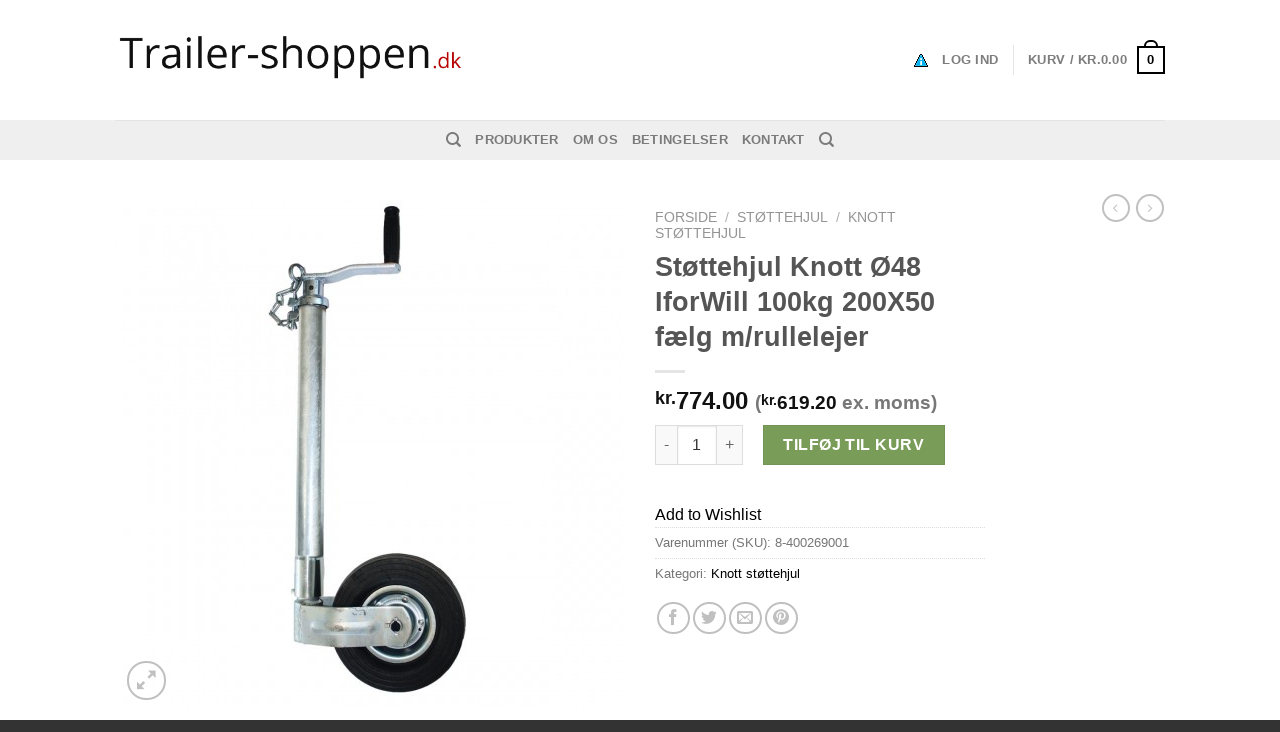

--- FILE ---
content_type: text/plain
request_url: https://www.google-analytics.com/j/collect?v=1&_v=j102&a=723301292&t=pageview&_s=1&dl=http%3A%2F%2Fwww.trailer-shoppen.dk%2Fvare%2Fstoettehjul-knott-oe48-iforwill-100kg-200x50-faelg-mrullelejer%2F&ul=en-us%40posix&dt=St%C3%B8ttehjul%20Knott%20%C3%9848%20IforWill%20100kg%20200X50%20f%C3%A6lg%20m%2Frullelejer%20-%20Trailer%20reservedele&sr=1280x720&vp=1280x720&_u=IEBAAEABAAAAACAAI~&jid=1542069661&gjid=1893699839&cid=1079389167.1768874054&tid=UA-77659760-17&_gid=1050958476.1768874054&_r=1&_slc=1&z=124583761
body_size: -451
content:
2,cG-P8E2FERG1H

+---+

— Activity —
Could you restate every record above word for word, dropping the pictures?

— Exercise output —
--- FILE ---
content_type: text/plain
request_url: https://www.google-analytics.com/j/collect?v=1&_v=j102&a=723301292&t=pageview&_s=1&dl=http%3A%2F%2Fwww.trailer-shoppen.dk%2Fvare%2Fstoettehjul-knott-oe48-iforwill-100kg-200x50-faelg-mrullelejer%2F&ul=en-us%40posix&dt=St%C3%B8ttehjul%20Knott%20%C3%9848%20IforWill%20100kg%20200X50%20f%C3%A6lg%20m%2Frullelejer%20-%20Trailer%20reservedele&sr=1280x720&vp=1280x720&_u=IEBAAEABAAAAACAAI~&jid=1542069661&gjid=1893699839&cid=1079389167.1768874054&tid=UA-77659760-17&_gid=1050958476.1768874054&_r=1&_slc=1&z=124583761
body_size: -451
content:
2,cG-P8E2FERG1H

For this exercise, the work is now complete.